Thursday, July 30, 2009

A MARY-FESTO by GUYS IN HEELS?


First Manifesto of the Guerilla Plastique Fantastique: ‘On Baroque Practice’
1 Activate immanence. Turn away from transcendent modes and points of organisation, especially religion and art, but also fashion, the mass media and other telematic standardisations. Refuse the priests and the police; affirm bottom-up formations and traitor prophets. Celebrate the ‘isness’ of all things. We call for a turn to matter, and a tracking of the latter’s singularities and creative potentialities. Practice is the utilisation of that which already is (what else is there?) but in the production of new and specifically different combinations. Always affirm the eternal return.
2 Harness affect. Practice is the foregrounding of the world’s intensive and affective properties. We are subject to the ambient affect of fear generated by others. We turn this fear-affect-assemblage back on itself, mimicking and bastardising their languages and their techniques. Affects as that which constitute the objects of our practice (1) and affect as that which is ‘communicated’ through the work of the practice (2). (1) The practice will involve the production of novel constellations of affects, away from opinion, away from habit, away from the clichés of so-called culture (the affective assemblages offered to us on a daily basis). (2) The practice will operate as a rupture in our overly anxious, paranoid and stratified habits of being (the practice will affirm new kinds of joy, and new kinds of becoming). This is an aesthetics. We affirm the necessity of style in this harnessing of affect.
3 Build probe heads. The practice is an experimental device aimed at dismantling the strata that binds us and constitutes us as ‘human’ (our habitual states of being and responding). Probe heads against faciality (we curse the white man). In this practice both figuration and abstraction will be used (we will release the abstract from within the figurative). We offer access to the imperceptible from which the perceptible emerges and merges. We offer access to the unthought within thought, the nonsense within sense. And on the other side of the white wall? New territories, new polyvocalities.
4 Actualise the virtual. We locate the practice at that ‘seeping edge’ between the actual and the virtual. We turn away from the real and the possible as ontological co-ordinates for art (i.e. the clergy and their disciples). We attend to the ‘matrix of emergence’, the great screen that allows some things to pass, others to remain hidden (i.e. capitalism). And thus our practice is also one of deactualisation (the practice asks: how can we ‘escape’ the actual that surrounds us?) Our practice involves a switching of temporal registers, a speeding up, moving faster than any transcendent apparatus of capture, and also, a times, a slowing down, a remaining still. We open a gap between stimulus and reaction (i.e. creativity). We affirm speed, but also slowness and hesitancy. We are involved in mirror-travel and in the production of crystal objects.
5 Always stuttering, always stammering. Our practice is a collective enunciation, even when there is only one (we are always the group).

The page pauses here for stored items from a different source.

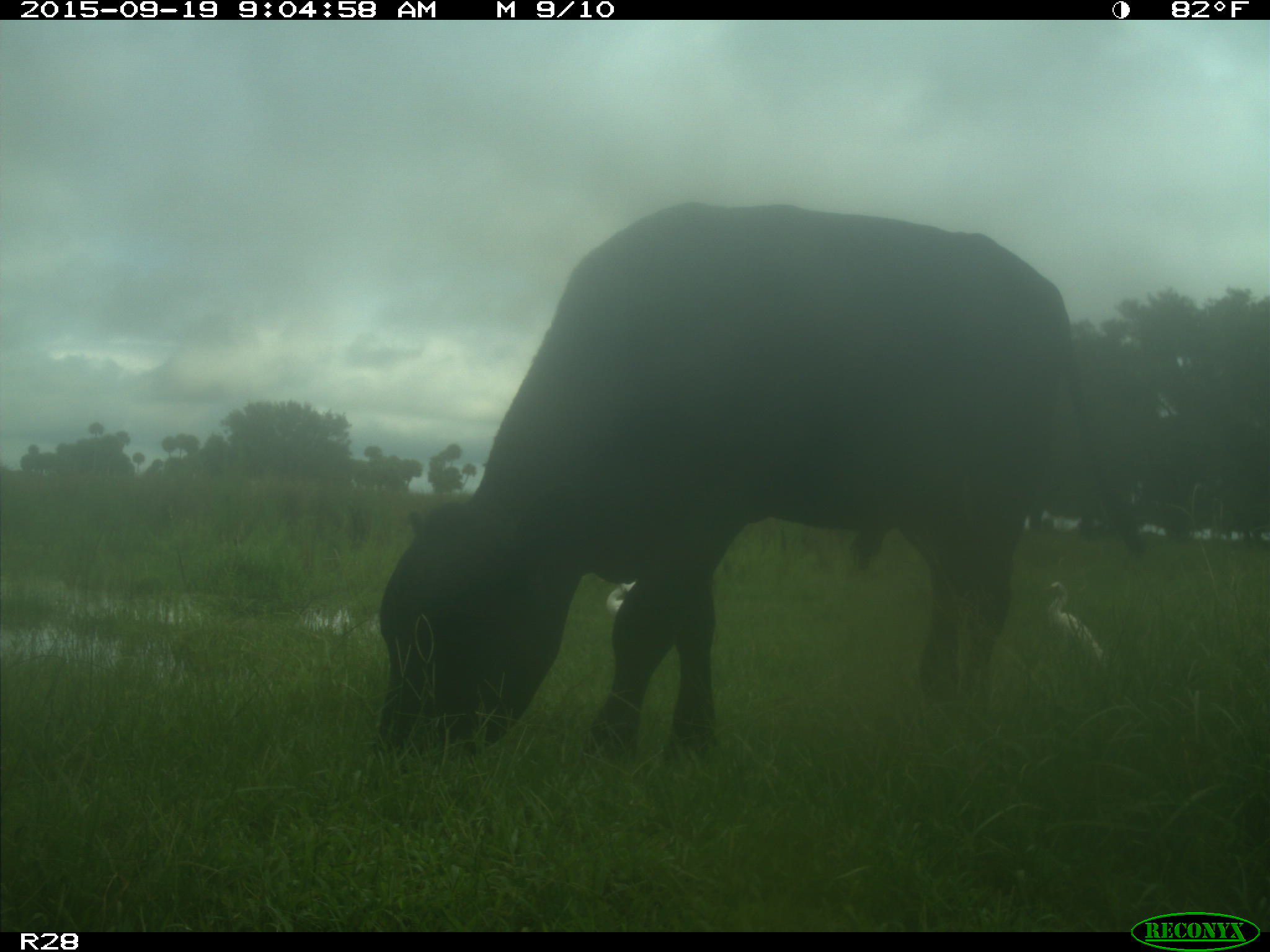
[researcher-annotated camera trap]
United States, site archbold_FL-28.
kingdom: Animalia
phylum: Chordata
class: Mammalia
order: Artiodactyla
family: Bovidae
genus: Bos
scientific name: Bos taurus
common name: domestic cow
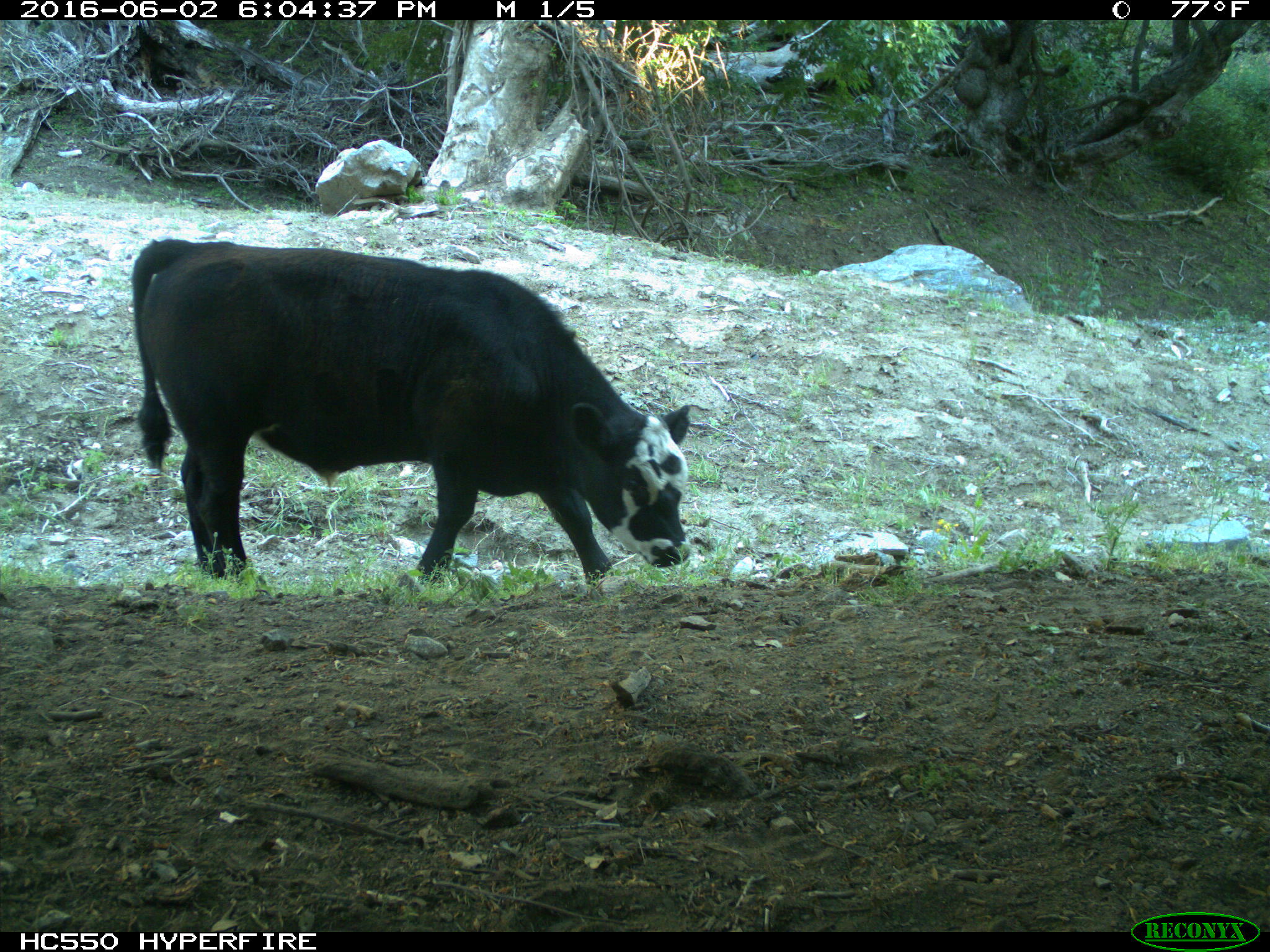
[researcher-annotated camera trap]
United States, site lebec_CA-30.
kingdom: Animalia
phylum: Chordata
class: Mammalia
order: Artiodactyla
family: Bovidae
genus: Bos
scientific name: Bos taurus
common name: domestic cow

Our practice is always linked to the larger political milieu (no oedipalisations and no nuclear families). Our practice as the general twisting, bending of a major language, a major tradition. The practice as centrifugal, reacting to, and attacking that which paradoxically produces the condition of possibility of the practice (parasitical function). The practice as centripetal, producing new forms and new modalities of being from within the same (germinal function). Always dissent and affirmation. Our practice is the precursor of that specifically immanent utopia to come, an exemplar of a new world that is already contained within this one. Our practice is a future fragment projected backwards in time. Stuttering and stammering we call forth the new clown-like people as the recipients of our practice. Take heed, for we are a sign, a warning.
6 Always folding. The inside as a fold of the outside (we howl with laughter at interiority and so-called ‘essence’). We hold that our practice is the production of new folds, new worlds arising from these folds, and new myths appropriate to these future worlds (we will use past forms and yesterday’s codes, but they will be made unrecognisable in their turn). The fold names our ontology, fractal and super-abundant (we believe in space and time travel conducted in the here and now). The fold names our processes of subjectivation, the relation we hold to ourselves, our capture of outside forces (everywhere we are subject to, but also subject producing). Our practice also affirms the ‘new’ folds of silicon with carbon, of the molecular, and of the secret fold at the heart of language – where language breaks free from meaning and cries like a wounded wolf.
Our practice is always one of ritual. We intend a performance that will allow those who dare participate to move from work time (utility) into sacred time (play). Our practice affirms transformation: we are concerned less with mundane consciousness than with cosmic consciousness. We believe in a baroque practice as the only appropriate response to these troubled and terror-stricken times.